What is being asked:
The records below are to be written out again, exactly as they appear.

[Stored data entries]

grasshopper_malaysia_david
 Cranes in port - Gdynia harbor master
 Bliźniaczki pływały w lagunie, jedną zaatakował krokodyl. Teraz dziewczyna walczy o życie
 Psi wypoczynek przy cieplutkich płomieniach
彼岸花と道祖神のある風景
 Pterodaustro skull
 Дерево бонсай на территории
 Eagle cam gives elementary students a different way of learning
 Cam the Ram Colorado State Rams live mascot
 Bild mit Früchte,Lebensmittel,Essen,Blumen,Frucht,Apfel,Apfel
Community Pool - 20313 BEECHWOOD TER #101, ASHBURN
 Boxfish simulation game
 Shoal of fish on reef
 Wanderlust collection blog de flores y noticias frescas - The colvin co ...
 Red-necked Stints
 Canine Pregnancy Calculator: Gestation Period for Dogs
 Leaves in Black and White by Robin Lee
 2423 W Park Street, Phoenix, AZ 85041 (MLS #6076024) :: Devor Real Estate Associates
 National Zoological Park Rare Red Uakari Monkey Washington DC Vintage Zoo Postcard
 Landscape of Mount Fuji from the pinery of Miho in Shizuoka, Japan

Output of the exercise:
grasshopper_malaysia_david
 Cranes in port - Gdynia harbor master
 Bliźniaczki pływały w lagunie, jedną zaatakował krokodyl. Teraz dziewczyna walczy o życie
 Psi wypoczynek przy cieplutkich płomieniach
彼岸花と道祖神のある風景
 Pterodaustro skull
 Дерево бонсай на территории
 Eagle cam gives elementary students a different way of learning
 Cam the Ram Colorado State Rams live mascot
 Bild mit Früchte,Lebensmittel,Essen,Blumen,Frucht,Apfel,Apfel
Community Pool - 20313 BEECHWOOD TER #101, ASHBURN
 Boxfish simulation game
 Shoal of fish on reef
 Wanderlust collection blog de flores y noticias frescas - The colvin co ...
 Red-necked Stints
 Canine Pregnancy Calculator: Gestation Period for Dogs
 Leaves in Black and White by Robin Lee
 2423 W Park Street, Phoenix, AZ 85041 (MLS #6076024) :: Devor Real Estate Associates
 National Zoological Park Rare Red Uakari Monkey Washington DC Vintage Zoo Postcard
 Landscape of Mount Fuji from the pinery of Miho in Shizuoka, Japan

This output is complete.